Depuis l’été, la nouvelle plateforme Ligue 1+ diffuse 8 des 9 matchs par journée. Malgré ses bugs techniques, le service affiche des résultats proches de ses objectifs. Assez, en tout cas, pour que Nicolas de Tavernost, patron de LFP Media, songe à récupérer le 9e match et proposer une exclusivité totale… sauf que cela signifierait se priver de 78,5 M€, dans un contexte où les 85 M€ de dédommagement de DAZN (fin du contrat anticipée) disparaîtront dès la saison prochaine.
Dilemme : exclusivité totale pour gonfler les abonnements… ou laisser le match à beIN et empocher les millions ? Les clubs devront trancher. Mais attention, car selon l’Equipe, beIN ne voit pas le contrat du même œil. La chaîne qatarie souhaite se retirer dès la fin de cette saison, là où la LFP estime pouvoir prolonger unilatéralement d’un an.

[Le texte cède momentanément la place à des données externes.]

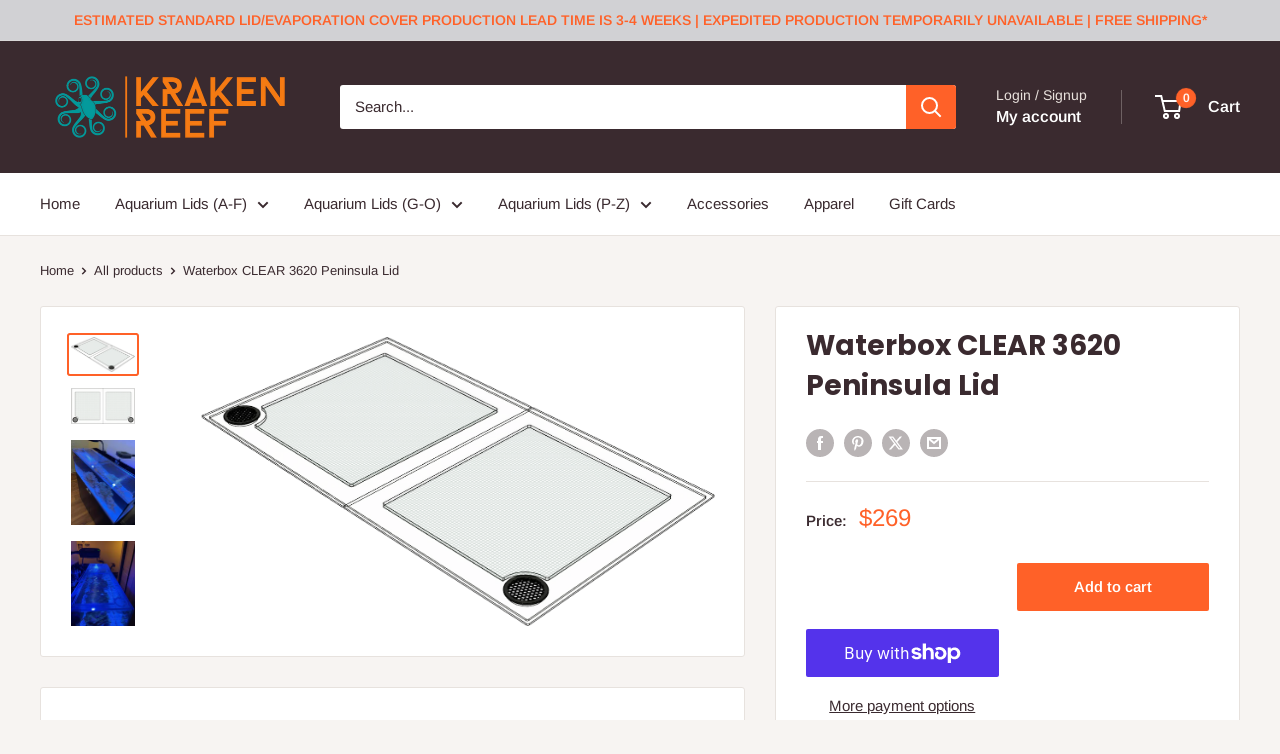

--- FILE ---
content_type: text/javascript
request_url: https://cdn.shopify.com/s/files/1/0383/0585/7671/t/4/assets/zendesk-embeddable.js?v=1647544205&shop=the-kraken-reef.myshopify.com
body_size: -662
content:
var script = document.createElement('script');script.type = 'text/javascript';script.id = 'ze-snippet';script.src = 'https://static.zdassets.com/ekr/snippet.js?key=53217502-c271-4d67-a609-635243a6b209';document.getElementsByTagName('head')[0].appendChild(script);

--- FILE ---
content_type: text/javascript
request_url: https://krakenreef.com/cdn/shop/t/39/assets/custom.js?v=102476495355921946141734011619
body_size: -626
content:
//# sourceMappingURL=/cdn/shop/t/39/assets/custom.js.map?v=102476495355921946141734011619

Pire : le bras de fer est déjà lancé. beIN a assigné LFP Media en justice pour contester les restrictions de diffusion (clubs interdits de double diffusion consécutive, etc.) et réclame 29 millions d’euros. En réponse, la LFP attaque aussi : beIN n’aurait versé que 14 des 18 millions prévus à ce stade.
Date clé : 20 janvier, quand la LFP devra dire à beIN si elle reprend le 9e match… ou si elle pousse le diffuseur à continuer malgré lui. Spoiler : on s’oriente vers un joyeux feuilleton juridique, comme seule la Ligue 1 sait les produire.